(Spatial question entries)
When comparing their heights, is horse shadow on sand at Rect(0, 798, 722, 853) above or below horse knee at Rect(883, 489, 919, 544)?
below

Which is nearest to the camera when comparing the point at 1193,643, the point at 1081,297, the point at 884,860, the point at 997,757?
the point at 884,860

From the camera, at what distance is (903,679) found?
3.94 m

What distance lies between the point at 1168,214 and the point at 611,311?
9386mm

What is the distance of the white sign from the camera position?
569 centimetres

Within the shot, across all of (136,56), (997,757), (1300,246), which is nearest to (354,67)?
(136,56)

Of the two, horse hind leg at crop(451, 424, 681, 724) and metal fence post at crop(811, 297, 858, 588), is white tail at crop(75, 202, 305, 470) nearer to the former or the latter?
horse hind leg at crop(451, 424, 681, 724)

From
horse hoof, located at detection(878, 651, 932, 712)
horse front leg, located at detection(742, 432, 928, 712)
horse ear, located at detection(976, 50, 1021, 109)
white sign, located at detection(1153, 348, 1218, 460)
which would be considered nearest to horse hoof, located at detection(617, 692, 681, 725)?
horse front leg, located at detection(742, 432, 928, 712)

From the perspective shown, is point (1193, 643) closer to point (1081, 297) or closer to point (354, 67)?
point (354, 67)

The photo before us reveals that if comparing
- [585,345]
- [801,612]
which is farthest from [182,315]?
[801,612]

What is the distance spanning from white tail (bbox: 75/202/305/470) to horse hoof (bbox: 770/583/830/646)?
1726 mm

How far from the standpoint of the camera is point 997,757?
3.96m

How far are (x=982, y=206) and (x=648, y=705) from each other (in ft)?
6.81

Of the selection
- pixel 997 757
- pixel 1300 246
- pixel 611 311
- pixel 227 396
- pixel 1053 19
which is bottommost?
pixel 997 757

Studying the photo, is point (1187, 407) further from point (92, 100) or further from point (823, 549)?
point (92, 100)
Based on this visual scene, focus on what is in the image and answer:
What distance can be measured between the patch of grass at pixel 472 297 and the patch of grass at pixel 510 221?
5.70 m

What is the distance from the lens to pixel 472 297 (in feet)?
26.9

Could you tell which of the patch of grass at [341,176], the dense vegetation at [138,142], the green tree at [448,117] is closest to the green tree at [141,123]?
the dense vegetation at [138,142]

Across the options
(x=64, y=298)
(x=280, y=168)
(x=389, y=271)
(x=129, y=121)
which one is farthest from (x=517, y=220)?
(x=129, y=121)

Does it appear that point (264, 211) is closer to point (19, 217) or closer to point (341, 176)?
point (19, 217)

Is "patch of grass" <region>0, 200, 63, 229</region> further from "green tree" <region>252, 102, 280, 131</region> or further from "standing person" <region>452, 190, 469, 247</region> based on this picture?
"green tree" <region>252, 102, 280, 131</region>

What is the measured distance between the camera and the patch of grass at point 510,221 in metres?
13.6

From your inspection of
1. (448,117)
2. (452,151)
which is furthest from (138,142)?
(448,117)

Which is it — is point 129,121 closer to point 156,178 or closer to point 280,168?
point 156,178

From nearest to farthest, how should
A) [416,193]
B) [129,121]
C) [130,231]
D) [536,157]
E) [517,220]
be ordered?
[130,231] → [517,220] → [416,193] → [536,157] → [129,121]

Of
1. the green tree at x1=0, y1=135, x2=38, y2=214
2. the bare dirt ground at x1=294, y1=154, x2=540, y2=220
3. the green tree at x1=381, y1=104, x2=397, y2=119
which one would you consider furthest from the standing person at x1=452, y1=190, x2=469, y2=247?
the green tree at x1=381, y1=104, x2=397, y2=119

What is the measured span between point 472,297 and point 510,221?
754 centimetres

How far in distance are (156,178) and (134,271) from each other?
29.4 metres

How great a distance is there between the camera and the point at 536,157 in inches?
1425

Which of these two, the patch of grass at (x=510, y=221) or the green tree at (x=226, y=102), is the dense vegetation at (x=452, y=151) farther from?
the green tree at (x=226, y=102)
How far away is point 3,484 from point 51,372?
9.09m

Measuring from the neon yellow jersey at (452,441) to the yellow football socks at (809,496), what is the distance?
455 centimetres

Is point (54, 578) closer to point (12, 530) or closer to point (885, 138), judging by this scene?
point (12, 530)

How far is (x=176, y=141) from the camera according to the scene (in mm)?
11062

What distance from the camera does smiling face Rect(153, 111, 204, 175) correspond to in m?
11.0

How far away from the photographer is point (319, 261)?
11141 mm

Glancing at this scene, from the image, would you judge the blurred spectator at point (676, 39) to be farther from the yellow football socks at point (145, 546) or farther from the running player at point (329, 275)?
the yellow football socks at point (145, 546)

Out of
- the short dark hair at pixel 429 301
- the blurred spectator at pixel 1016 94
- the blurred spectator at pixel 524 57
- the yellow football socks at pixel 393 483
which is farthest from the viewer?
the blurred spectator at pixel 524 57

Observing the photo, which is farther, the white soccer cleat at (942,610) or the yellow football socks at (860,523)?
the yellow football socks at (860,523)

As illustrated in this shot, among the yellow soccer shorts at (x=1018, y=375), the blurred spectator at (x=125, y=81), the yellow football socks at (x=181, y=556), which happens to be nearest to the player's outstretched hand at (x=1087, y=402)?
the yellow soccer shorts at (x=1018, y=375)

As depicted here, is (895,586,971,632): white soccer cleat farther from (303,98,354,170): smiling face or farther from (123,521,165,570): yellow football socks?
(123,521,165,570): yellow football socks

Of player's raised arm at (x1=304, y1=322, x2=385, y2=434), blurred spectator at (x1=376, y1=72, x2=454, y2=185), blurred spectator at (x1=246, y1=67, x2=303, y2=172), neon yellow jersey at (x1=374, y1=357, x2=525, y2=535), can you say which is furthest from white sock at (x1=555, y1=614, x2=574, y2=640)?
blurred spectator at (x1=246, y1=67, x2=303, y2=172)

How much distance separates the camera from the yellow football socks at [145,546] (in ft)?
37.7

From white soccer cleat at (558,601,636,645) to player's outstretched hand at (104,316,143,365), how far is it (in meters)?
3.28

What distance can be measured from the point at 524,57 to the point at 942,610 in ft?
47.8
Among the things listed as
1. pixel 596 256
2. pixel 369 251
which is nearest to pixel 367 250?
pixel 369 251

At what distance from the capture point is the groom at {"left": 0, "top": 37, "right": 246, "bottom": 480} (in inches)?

# EXERCISE AIM:
Return every line of the listing above verbatim, from the first line through the last, changing nothing.

# WRITTEN ANSWER:
When comparing their heights, is horse shadow on sand at Rect(0, 798, 722, 853) above or below horse knee at Rect(883, 489, 919, 544)?
below

Which is nearest to the camera when comparing the point at 1193,643, the point at 1081,297, the point at 884,860, the point at 997,757?
the point at 884,860

From the camera, at what distance is (903,679) found?
3.94 m

What distance lies between the point at 1168,214 and the point at 611,311?
9386mm

What is the distance of the white sign from the camera position?
569 centimetres

Within the shot, across all of (136,56), (997,757), (1300,246), which is nearest to (354,67)?
(136,56)

Of the two, horse hind leg at crop(451, 424, 681, 724) and metal fence post at crop(811, 297, 858, 588), is white tail at crop(75, 202, 305, 470) nearer to the former or the latter?
horse hind leg at crop(451, 424, 681, 724)

From
horse hoof, located at detection(878, 651, 932, 712)
horse front leg, located at detection(742, 432, 928, 712)
horse ear, located at detection(976, 50, 1021, 109)
white sign, located at detection(1153, 348, 1218, 460)
which would be considered nearest to horse hoof, located at detection(617, 692, 681, 725)?
horse front leg, located at detection(742, 432, 928, 712)

From the perspective shown, is point (1193, 643) closer to point (1081, 297) or closer to point (354, 67)?
point (354, 67)

The photo before us reveals that if comparing
- [585,345]
- [801,612]
which is farthest from [182,315]?
[801,612]

What is the distance spanning from white tail (bbox: 75/202/305/470) to horse hoof (bbox: 770/583/830/646)?
1726 mm

How far from the standpoint of the camera is point 997,757?
3.96m

How far are (x=982, y=206) and (x=648, y=705) from each other (in ft)?
6.81

Of the selection
- pixel 997 757
- pixel 1300 246
- pixel 611 311
- pixel 227 396
- pixel 1053 19
which is bottommost?
pixel 997 757

Studying the photo, is point (1187, 407) further from point (92, 100) or further from point (823, 549)?
point (92, 100)
Based on this visual scene, focus on what is in the image and answer:
What distance can be measured between the patch of grass at pixel 472 297 and the patch of grass at pixel 510 221?
5.70 m

What is the distance from the lens to pixel 472 297 (in feet)?
26.9

Could you tell which of the patch of grass at [341,176], the dense vegetation at [138,142], the green tree at [448,117] is closest to the green tree at [141,123]?
the dense vegetation at [138,142]

Across the options
(x=64, y=298)
(x=280, y=168)
(x=389, y=271)
(x=129, y=121)
which one is farthest from (x=517, y=220)?
(x=129, y=121)

Does it appear that point (264, 211) is closer to point (19, 217) or closer to point (341, 176)?
point (19, 217)

Is "patch of grass" <region>0, 200, 63, 229</region> further from "green tree" <region>252, 102, 280, 131</region> or further from "standing person" <region>452, 190, 469, 247</region> based on this picture?
"green tree" <region>252, 102, 280, 131</region>

What is the measured distance between the camera and the patch of grass at point 510,221 in metres?
13.6

From your inspection of
1. (448,117)
2. (452,151)
which is furthest from (138,142)?
(448,117)

Which is it — is point 129,121 closer to point 156,178 or closer to point 280,168?
point 156,178

From nearest to farthest, how should
A) [416,193]
B) [129,121]
C) [130,231]
D) [536,157]
E) [517,220]
be ordered?
[130,231] → [517,220] → [416,193] → [536,157] → [129,121]

Of
1. the green tree at x1=0, y1=135, x2=38, y2=214
2. the bare dirt ground at x1=294, y1=154, x2=540, y2=220
3. the green tree at x1=381, y1=104, x2=397, y2=119
which one would you consider furthest from the standing person at x1=452, y1=190, x2=469, y2=247?
the green tree at x1=381, y1=104, x2=397, y2=119

What is the measured span between point 472,297 and point 510,221?
754 centimetres

How far in distance are (156,178) and (134,271) from each other?
29.4 metres

How great a distance is there between the camera and the point at 536,157 in inches?
1425

Which of these two, the patch of grass at (x=510, y=221) or the green tree at (x=226, y=102), is the dense vegetation at (x=452, y=151) farther from?
the green tree at (x=226, y=102)
How far away is point 3,484 from point 51,372?
9.09m

Measuring from the neon yellow jersey at (452,441) to the yellow football socks at (809,496), what is the distance?
455 centimetres

Is point (54, 578) closer to point (12, 530) or closer to point (885, 138), judging by this scene?
point (12, 530)

How far is (x=176, y=141) from the camera according to the scene (in mm)?
11062

What distance from the camera does smiling face Rect(153, 111, 204, 175) correspond to in m?
11.0

How far away from the photographer is point (319, 261)?
11141 mm

Glancing at this scene, from the image, would you judge the blurred spectator at point (676, 39) to be farther from the yellow football socks at point (145, 546) or farther from the running player at point (329, 275)?
the yellow football socks at point (145, 546)

Out of
- the short dark hair at pixel 429 301
- the blurred spectator at pixel 1016 94
- the blurred spectator at pixel 524 57
- the yellow football socks at pixel 393 483
which is farthest from the viewer?
the blurred spectator at pixel 524 57

Observing the photo, which is farther, the white soccer cleat at (942,610) or the yellow football socks at (860,523)?
the yellow football socks at (860,523)

As illustrated in this shot, among the yellow soccer shorts at (x=1018, y=375), the blurred spectator at (x=125, y=81), the yellow football socks at (x=181, y=556), which happens to be nearest to the player's outstretched hand at (x=1087, y=402)?
the yellow soccer shorts at (x=1018, y=375)

As depicted here, is (895,586,971,632): white soccer cleat farther from (303,98,354,170): smiling face or farther from (123,521,165,570): yellow football socks?
(123,521,165,570): yellow football socks

Of player's raised arm at (x1=304, y1=322, x2=385, y2=434), blurred spectator at (x1=376, y1=72, x2=454, y2=185), blurred spectator at (x1=246, y1=67, x2=303, y2=172), neon yellow jersey at (x1=374, y1=357, x2=525, y2=535), can you say which is furthest from white sock at (x1=555, y1=614, x2=574, y2=640)?
blurred spectator at (x1=246, y1=67, x2=303, y2=172)

How much distance separates the camera from the yellow football socks at [145,546] (in ft)?
37.7

From white soccer cleat at (558,601,636,645) to player's outstretched hand at (104,316,143,365), how far is it (in meters)?
3.28

What distance can be measured from the point at 524,57 to the point at 942,610 in ft?
47.8
Among the things listed as
1. pixel 596 256
2. pixel 369 251
which is nearest to pixel 367 250?
pixel 369 251

At what distance from the capture point is the groom at {"left": 0, "top": 37, "right": 246, "bottom": 480} (in inches)?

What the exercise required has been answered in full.